Sarah Cushman: The Holocaust has stimulated inquiry in a range of disciplines, and methods and approaches used in these disciplines have broadened our understanding of the Holocaust. This development has grown Holocaust Studies from its base in History into a multi- and interdisciplinary field. Art and Art History have been late to embrace the study of the Holocaust. Adherents to traditional aesthetic hierarchies in those disciplines have long asserted there was no “art” produced under the Nazi regime, and have viewed visual culture of the era as documentary evidence, not the subject of serious artistic inquiry. At AJS 2020, held online, the Holocaust Educational Foundation of Northwestern University sponsored a roundtable on “Teaching the Holocaust through Art.” Panelists explored debates and recent developments in Art and Art History, and shared approaches, sources, and tools they use for teaching about the Holocaust.
---------------
#### DIRECTIVE
Pick up the passage on teaching the Holocaust through art right after its last sentence and carry it on. None of the data that comes after this text has any bearing on the work here.

#### DATA EXCERPT
---------------
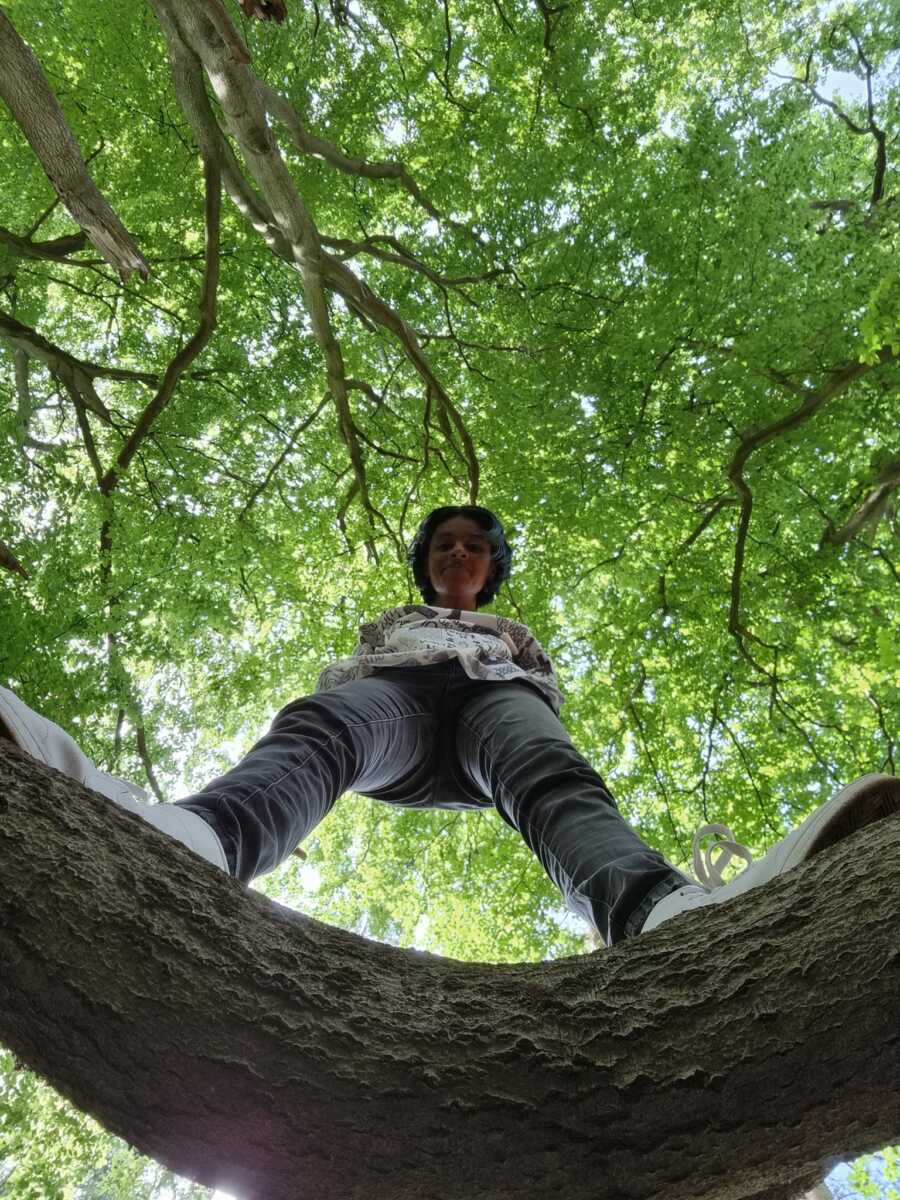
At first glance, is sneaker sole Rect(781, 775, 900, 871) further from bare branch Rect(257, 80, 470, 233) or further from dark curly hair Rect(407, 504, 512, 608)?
bare branch Rect(257, 80, 470, 233)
---------------
#### TASK OUTPUT
Barbara McCloskey: Reckoning with the effects of images is critical to understanding the Holocaust and how it unfolded. Students in my course on art in the Third Reich and the memorialization of the Holocaust explore how visual media cemented the Aryan ideal of “German-ness” to oppress and eliminate Others— Jews, homosexuals, and the differently abled. The course exposes students to a range of visual media—painting and sculpture, film and exhibitions— to examine dialogically how structured absence, particularly of Jews, served to picture and create a Volksgemeinschaft (German people’s community).

For analysis of architecture, I use my fellow panelist Paul Jaskot’s The Architecture of Oppression, which helps students to consider the regime’s architecture in more than simply formal or stylistic terms. Students are asked to contemplate the relationship between war production minister Albert Speer’s use of modernism and classicism in his design of the Reich Chancellery, and the “Stairs of Death” at Mauthausen concentration camp, where those forced to hew stone for the structure were worked to death. Jaskot’s book exposes how Nazi building policy forwarded the processes of dispossession, ghettoization, and extermination.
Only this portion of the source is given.